Fraser v. ATF
Supporting restrictions on 18-to-20-year-olds’ ability to purchase handguns from federally licensed dealers.
Case Information: Fraser v. Bureau of Alcohol, Tobacco, and Firearms, No. 3:22-cv-00410 (United States District Court for the Eastern District of Virginia, brief filed December 2, 2022)
At Issue: A 20-year-old is the named plaintiff in this class-action challenge to federal restrictions on 18-to-20-year-olds’ ability to purchase handguns from federally licensed dealers. Defendants–the ATF, its director Steven Dettelbach, and Attorney General Merrick Garland–have moved to dismiss, while plaintiffs have asked the court for summary judgment declaring the restrictions invalid. Following requests for supplemental authority to help decide the motions and oral arguments, the Court found that both parties had modified the positions taken in their initial briefings on important questions and ordered them to file replacement briefs.
Our Brief: With Brady, we argue that the challenged laws are presumptively constitutional, that plaintiffs cannot overcome the presumption of constitutionality, and that the court should dismiss the case.
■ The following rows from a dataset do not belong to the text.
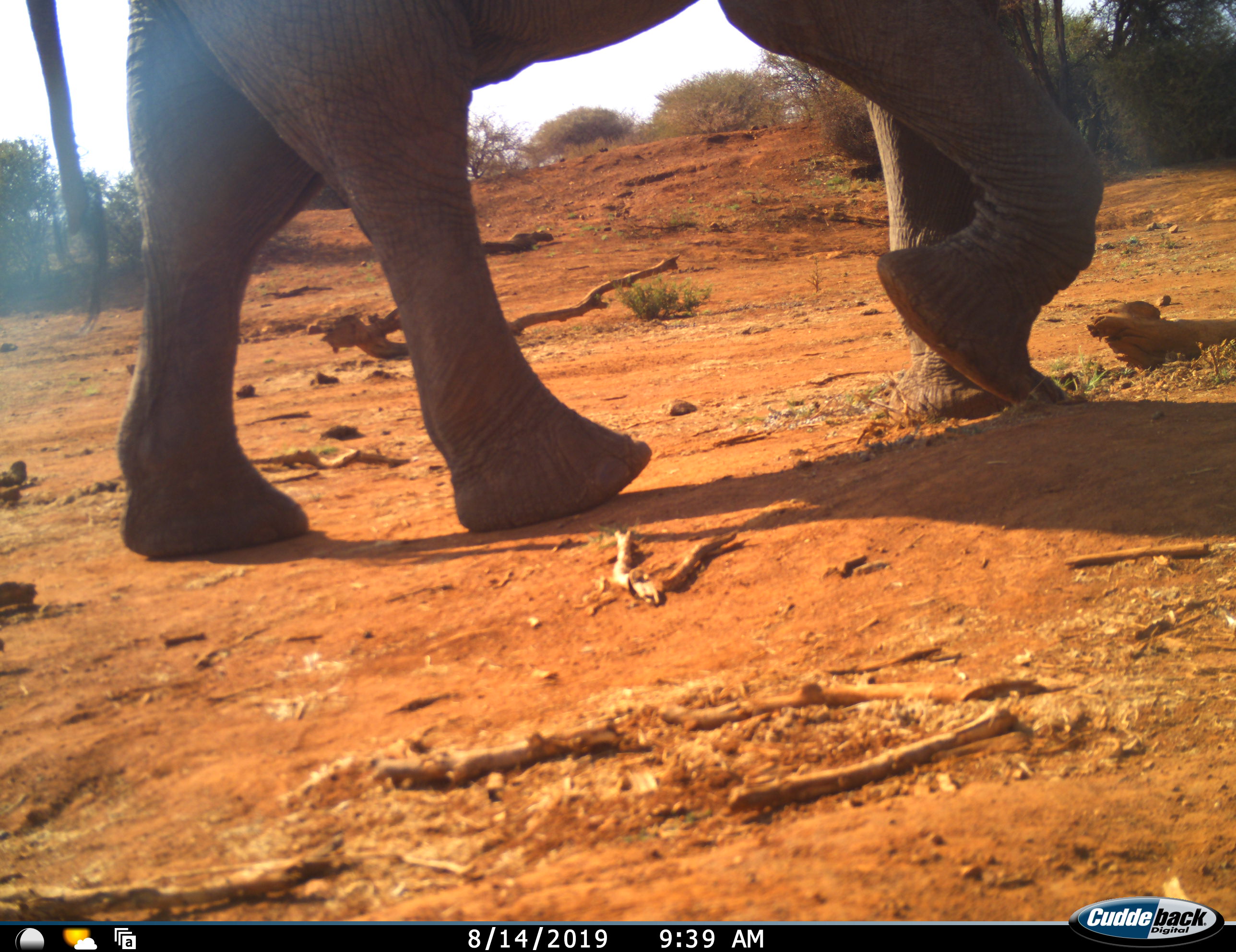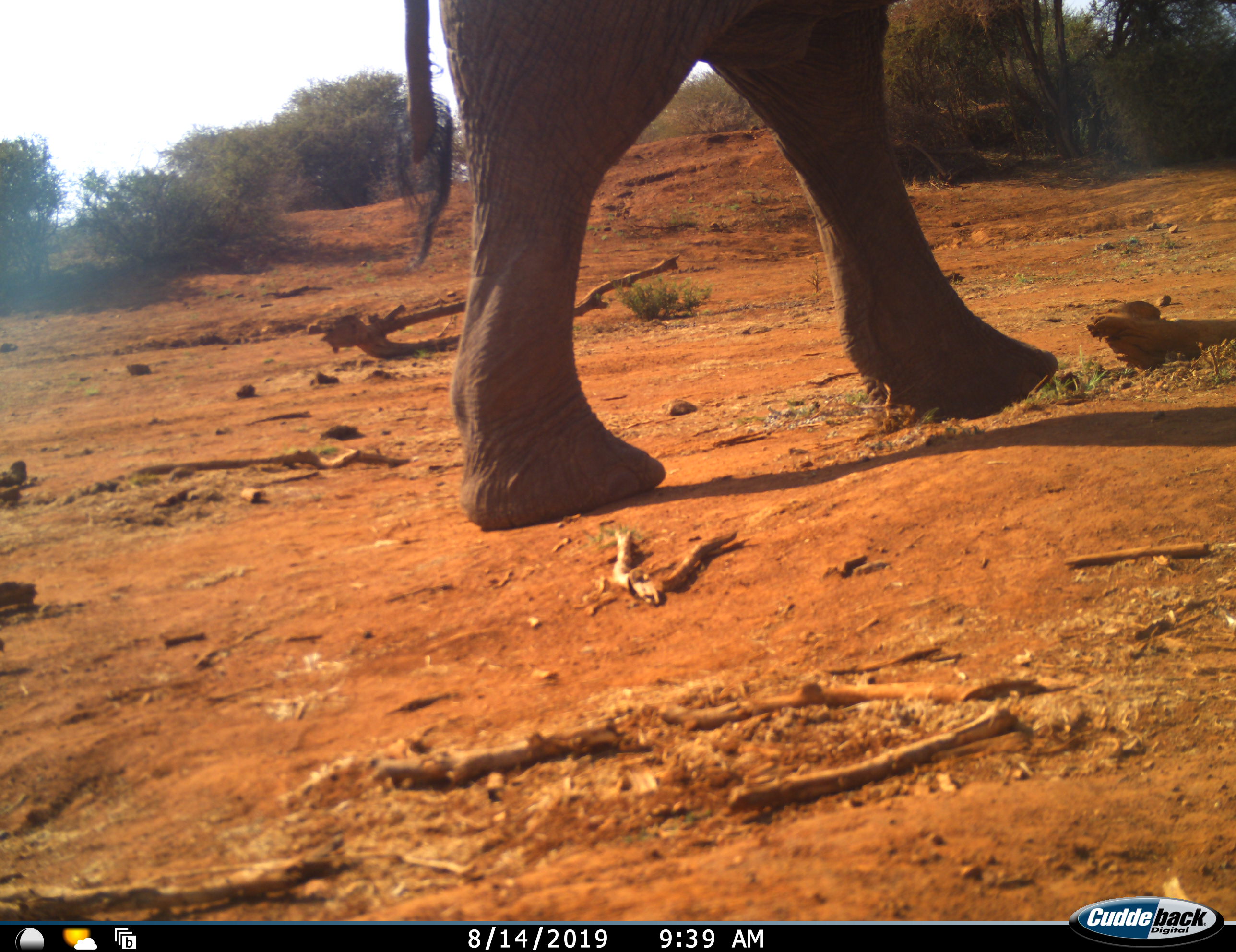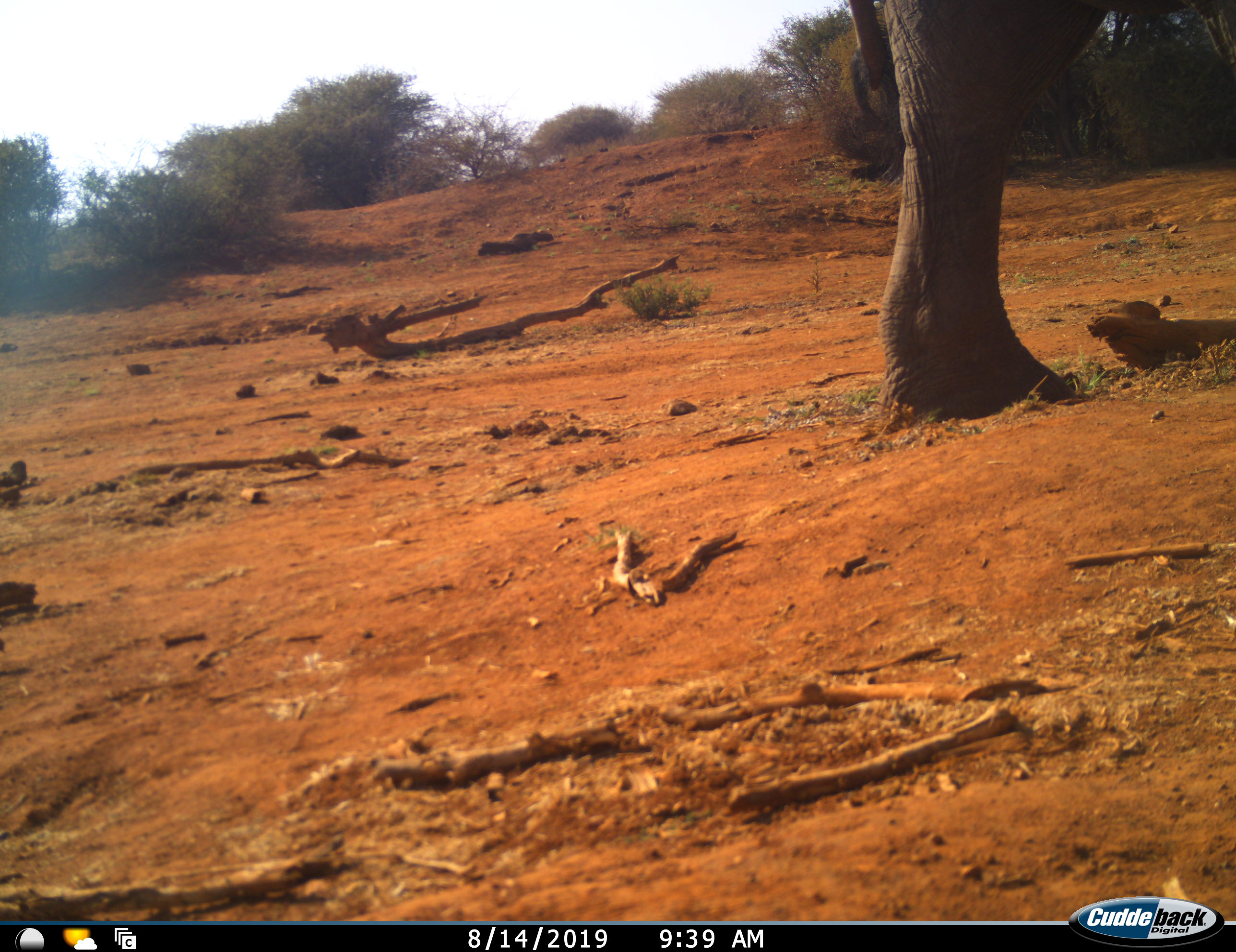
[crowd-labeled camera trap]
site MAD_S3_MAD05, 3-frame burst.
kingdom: Animalia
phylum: Chordata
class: Mammalia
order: Proboscidea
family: Elephantidae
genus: Loxodonta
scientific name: Loxodonta africana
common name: african bush elephant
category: elephant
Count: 1.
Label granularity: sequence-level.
Numerous courts have found similar restrictions on young adults to be the type of “longstanding” and “presumptively lawful” firearm regulations that the Supreme Court has declared constitutional. While the challenged laws do not implicate the Second Amendment, our brief provides further context to show they would survive the framework for evaluating gun safety regulations articulated in New York State Rifle & Pistol Association v. Bruen and to identify an established body of empirical research demonstrating the laws’ soundness.
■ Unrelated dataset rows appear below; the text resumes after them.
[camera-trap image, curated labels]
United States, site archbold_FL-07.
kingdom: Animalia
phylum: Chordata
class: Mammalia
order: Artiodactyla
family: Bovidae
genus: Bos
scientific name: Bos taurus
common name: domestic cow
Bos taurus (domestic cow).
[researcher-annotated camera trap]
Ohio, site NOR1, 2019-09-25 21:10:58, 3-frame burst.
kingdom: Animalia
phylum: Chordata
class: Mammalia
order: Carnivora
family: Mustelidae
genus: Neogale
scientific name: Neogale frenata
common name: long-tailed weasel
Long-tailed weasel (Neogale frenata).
The Supreme Court’s opinion in Bruen made clear that gun safety laws are permissible if they set objective standards and can be analogized to historical gun laws either through a corresponding case or analogical reasoning, an approach that examines the “hows” and “whys” of modern and historical gun regulations to determine if they are part of the nation’s history and tradition.
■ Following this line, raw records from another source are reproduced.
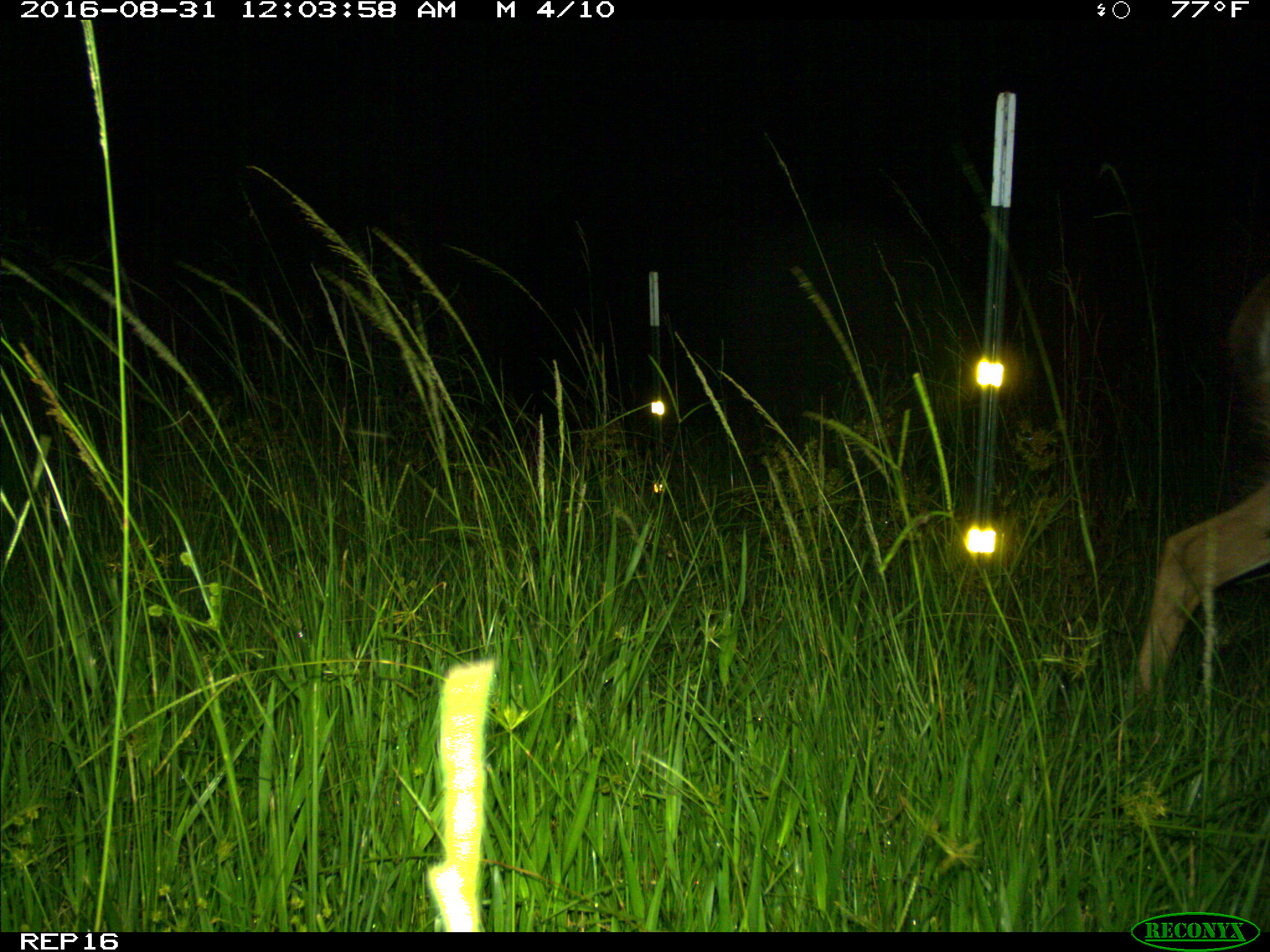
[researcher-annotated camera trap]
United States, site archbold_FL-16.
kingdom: Animalia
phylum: Chordata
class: Mammalia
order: Artiodactyla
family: Cervidae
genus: Odocoileus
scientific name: Odocoileus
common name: deer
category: unidentified deer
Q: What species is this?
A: Unidentified deer (deer) (Odocoileus).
Under Bruen’s framework, the challenged age-based restrictions are analogous to our historical tradition of firearm restrictions for specific groups posing a heightened risk of violence. Neuroscience, social science, and extensive data have shown that compared to older adults, 18-to-20-year-olds pose a heightened risk for gun violence. This age group is more impulsive, likely to commit crimes with firearms, and likely to attempt suicide–a danger exacerbated by access to firearms. For the above reasons, we urge the court to grant defendants’ motion to dismiss.